Do this » Replace "red life jacket" with "orange life vest" everywhere in the rows below and write the lines out again with nothing else changed. Omit the pictures from your answer.

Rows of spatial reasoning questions
· · · ·
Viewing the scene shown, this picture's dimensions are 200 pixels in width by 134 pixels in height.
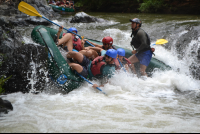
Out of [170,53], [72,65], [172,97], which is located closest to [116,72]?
[72,65]

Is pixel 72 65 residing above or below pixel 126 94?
above

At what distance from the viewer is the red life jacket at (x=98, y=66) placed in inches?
159

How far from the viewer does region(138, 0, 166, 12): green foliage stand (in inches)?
586

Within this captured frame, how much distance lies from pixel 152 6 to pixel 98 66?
12.6 metres

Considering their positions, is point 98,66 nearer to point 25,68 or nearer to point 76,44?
point 76,44

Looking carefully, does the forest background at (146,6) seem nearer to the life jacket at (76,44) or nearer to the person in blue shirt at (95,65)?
the life jacket at (76,44)

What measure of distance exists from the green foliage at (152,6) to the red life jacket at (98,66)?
1223 cm

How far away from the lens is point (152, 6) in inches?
601

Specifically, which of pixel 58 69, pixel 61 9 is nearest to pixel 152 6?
pixel 61 9

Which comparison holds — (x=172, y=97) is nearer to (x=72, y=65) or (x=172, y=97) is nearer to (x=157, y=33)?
(x=72, y=65)

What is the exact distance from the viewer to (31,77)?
3795 millimetres

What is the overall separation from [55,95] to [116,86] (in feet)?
3.86

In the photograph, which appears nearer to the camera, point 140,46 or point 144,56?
point 140,46

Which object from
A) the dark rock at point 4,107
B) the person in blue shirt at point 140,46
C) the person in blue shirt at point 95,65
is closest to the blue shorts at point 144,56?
the person in blue shirt at point 140,46
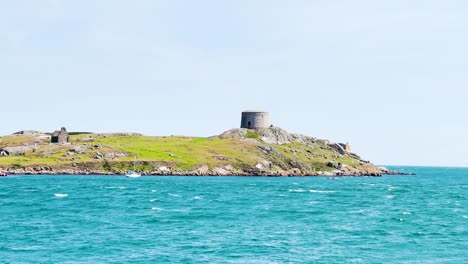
· · · ·
Answer to this problem »
Viewing the scene shown, this picture's dimensions are 200 pixels in width by 134 pixels in height.
Out of [170,53], [72,65], [172,97], which is located closest to [116,72]?
[72,65]

Is pixel 72 65 residing above or below pixel 126 94?
above

At what distance from the viewer is the orange life vest at (x=98, y=66) placed in inches?
159

How far from the viewer does region(138, 0, 166, 12): green foliage stand (in inches)?
586

Within this captured frame, how much distance lies from pixel 152 6 to pixel 98 66?
12.6 metres

Considering their positions, is point 98,66 nearer to point 25,68 or nearer to point 76,44?
point 76,44

Looking carefully, does the forest background at (146,6) seem nearer to the life jacket at (76,44) or nearer to the person in blue shirt at (95,65)?
the life jacket at (76,44)

What measure of distance exists from the green foliage at (152,6) to the orange life vest at (98,66)?
1223 cm

How far away from the lens is point (152, 6) in inches?
601

Specifically, which of pixel 58 69, pixel 61 9 is nearest to pixel 152 6?
pixel 61 9

Which comparison holds — (x=172, y=97) is nearer to (x=72, y=65) or (x=172, y=97) is nearer to (x=157, y=33)?
(x=72, y=65)

What is the exact distance from the viewer to (31,77)?
3795 millimetres

What is the overall separation from [55,95] to [116,86] (in feet)?
3.86

In the photograph, which appears nearer to the camera, point 140,46 or point 144,56?
point 140,46

Which object from
A) the dark rock at point 4,107
B) the person in blue shirt at point 140,46
C) the person in blue shirt at point 95,65
is closest to the blue shorts at point 144,56?
the person in blue shirt at point 140,46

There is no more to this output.